C’était la première fois que le département organisait une exposition avec un autre pays, notamment avec la Chine. Nous sommes très honorés car cela nous a donné l’opportunité d’emporter notre collection à l’étranger et de la montrer ici en Chine. Je pense que c’est très bien pour la relation entre les deux pays, entre les Français et les Chinois, de mieux se connaître.

Le Flamanc : Matisse s’intéressait beaucoup à l’art et à la civilisation chinoise

Matisse était lié à la Chine, même s’il ne s’y est pas rendu. Il était très intéressé par l’art et la civilisation de la Chine. Il connaissait très bien la Chine et les collections d’art chinois, car il visitait très souvent le musée du Louvre. Matisse était lui-même collectionneur d’art et collectionnait également des vêtements. Il possédait une magnifique collection de manteaux chinois que les visiteurs peuvent découvrir lors de l’exposition.

Le Flamanc : Chaque jour est différent en tant que directeur adjoint du musée

J’aime beaucoup mon travail parce que chaque jour est différent et chaque jour quelque chose de nouveau se produit. J’ai trois activités principales. Le premier était la préparation de l’exposition. Ensuite, j’ai eu à superviser la rénovation du musée. Et la troisième tâche était la préparation de la réouverture. Après cela, la prochaine chose sera le travail de préparation d’une nouvelle exposition. Muse Matisse est situé dans une petite ville, mais c’est un grand et beau musée. Nous avons l’intention d’avoir plus de visiteurs venant de l’étranger et d’autres continents, notamment d’Asie et de Chine.

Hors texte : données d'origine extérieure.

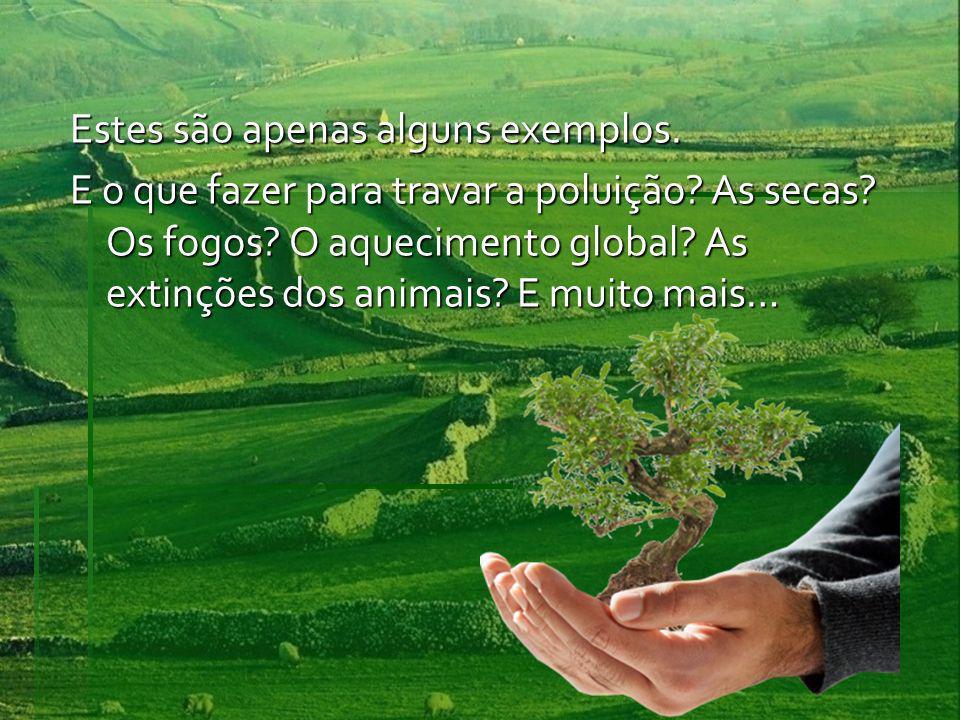 Estes são apenas alguns exemplos. E o que fazer para travar a poluição? As secas? Os fogos? O aquecimento global? As extinções dos animais? E muito ma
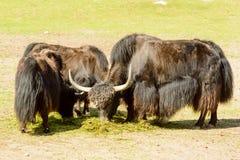 Iaques, grunniens do Bos Foto de Stock Royalty Free
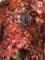 [秋][植物][紅葉]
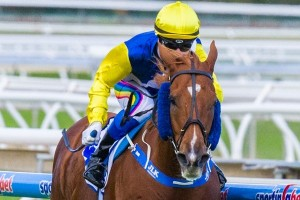 Sistine Demon will attempt a title defence of the Victoria Handicap this weekend. Photo: Race Horse Photos Australia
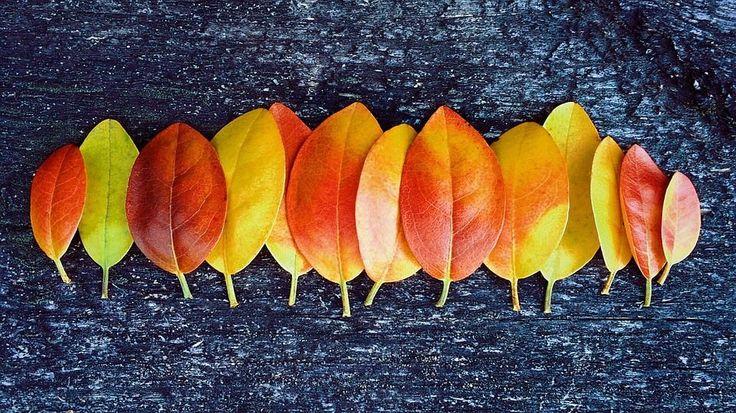 Őszi lakberendezési tippek - Díszpárna Blog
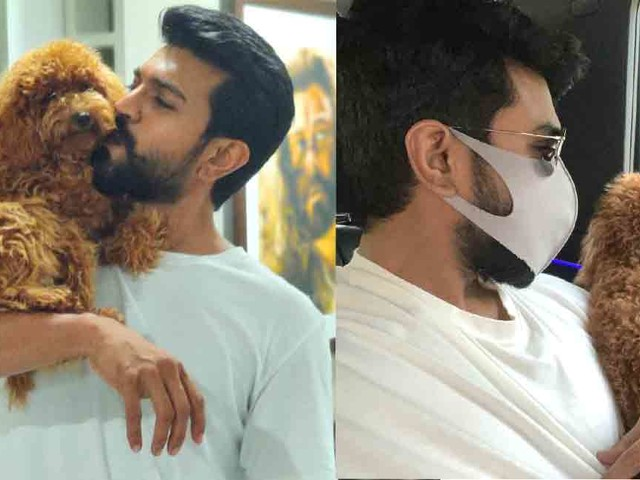 Ram Charan is all hearts for his Poodle pup; check out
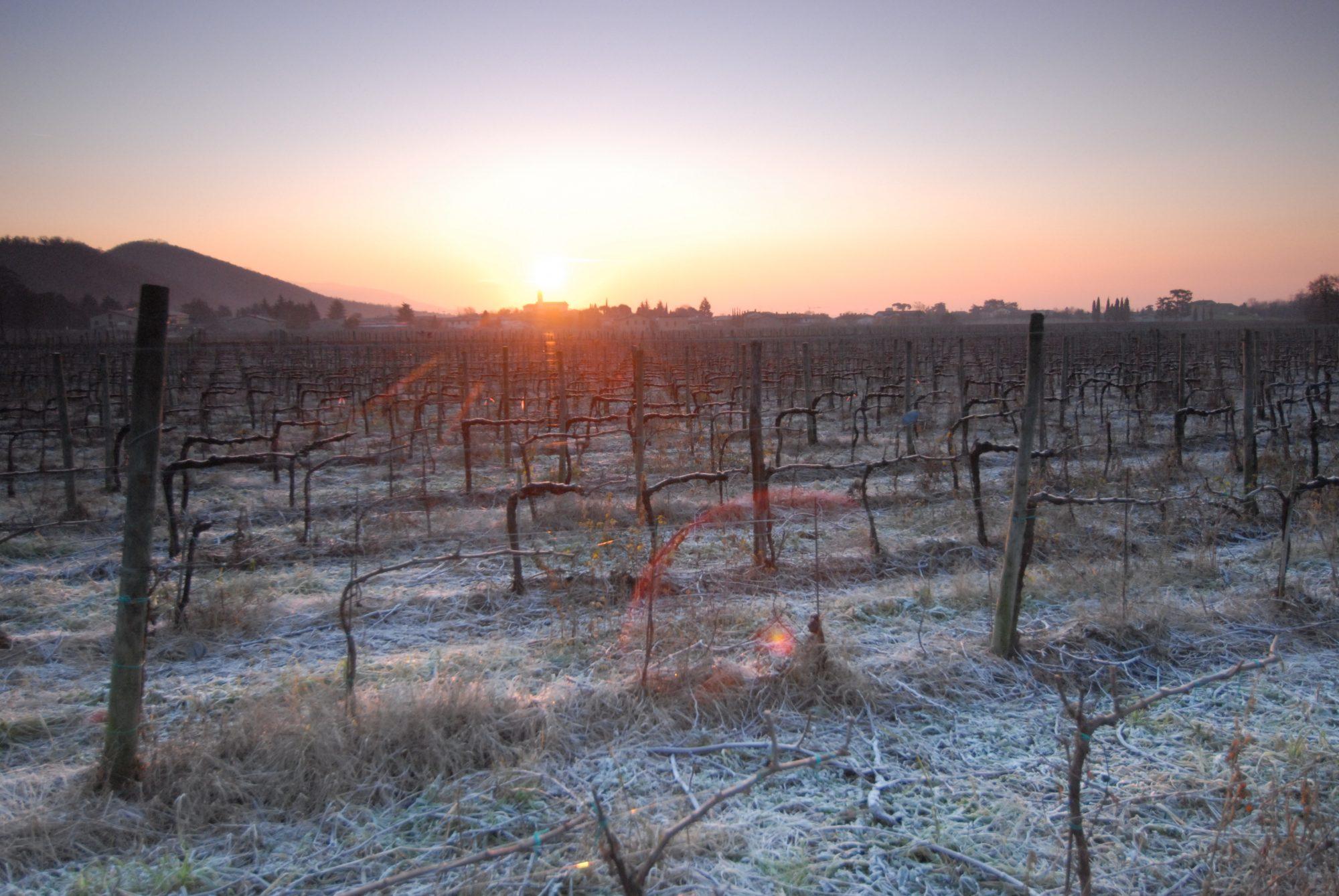 Franciacorta in inverno - ©ConsorzioFranciacorta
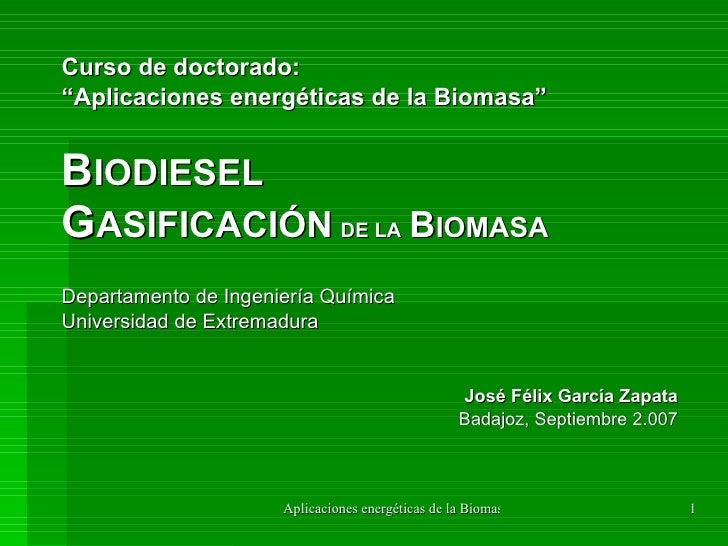 """Curso de doctorado: """" Aplicaciones energéticas de la Biomasa"""" B IODIESEL G ASIFICACIÓN   DE LA   B IOMASA Departamento de ..."""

Le Flamanc: « Fenêtre à Tahiti » était l’une des plus belles œuvres de Matisse

« Fenêtre à Tahiti » était une œuvre très importante pour Matisse. Il s’y rendit, mais il attendit longtemps avant de peindre le paysage. Ce tableau a été pour lui une merveilleuse découverte. J’aime beaucoup les bouches d’aération, la chapelle. C’est l’une des œuvres de la fin de sa vie. C’est comme un testament spirituel. Et pour lui, c’est l’une des œuvres les plus importantes de toute sa carrière.